The love/hate relationship continues.

tesla car visualizing full-self driving autopilot
Image: Tesla

Tesla is in hot water (again) with Consumer Reports, this time over how the carmaker handles footage shot by the in-car cameras. The point of contention? That some recorded footage of the car’s occupants is studied “after the fact as part of its research into self-driving technology.” That’s a big privacy issue since Tesla can’t be sure that the passengers have consented to be recorded.

Consumer Reports says that the way Tesla handles footage from its in-car cameras is in stark contrast to the rest of the industry. The driver monitoring systems used by BMW, Ford, GM, and Subaru are all on closed-loops, so any inferences of driver attention waning are all handled inside the car.

The carmakers also say that no video is recorded, saved, or transmitted. That’s because they don’t use cameras to record video. Instead, they use infrared technology to measure eye positions or head movements.

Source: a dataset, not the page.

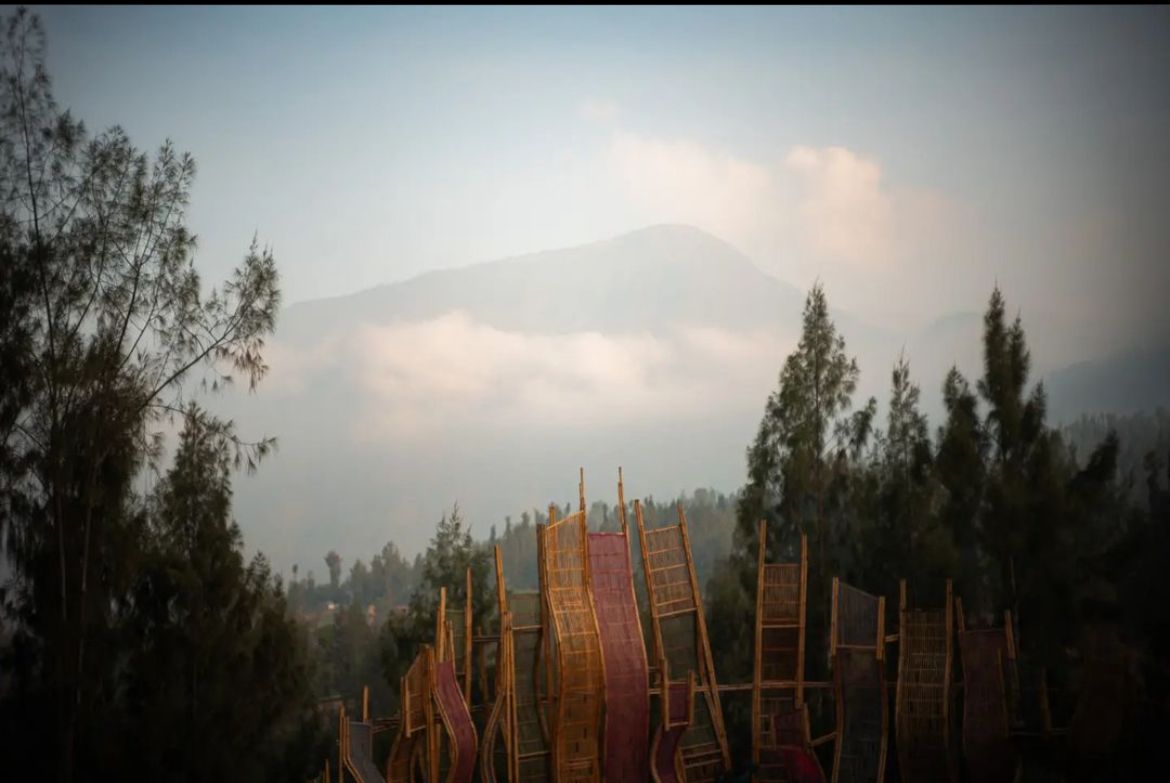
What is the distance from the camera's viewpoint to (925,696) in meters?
8.49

Tesla’s in-car cameras are off by default when you take possession of your new vehicle. When the user activates them, they run continuously to a buffer. In the event of a crash or automatic braking activation, the Tesla records a video of the event and then shares it to Tesla’s servers. That sharing is so Tesla can “develop future safety features and software enhancements,” but it also brings privacy concerns.

While the owner of the Tesla can probably be assumed to have agreed to the recordings when they agreed to Tesla’s Terms and Conditions, that can’t be said for any passengers. It could also land the driver or Tesla in hot water with lawmakers, as some states require two-party consent for any recordings to be made.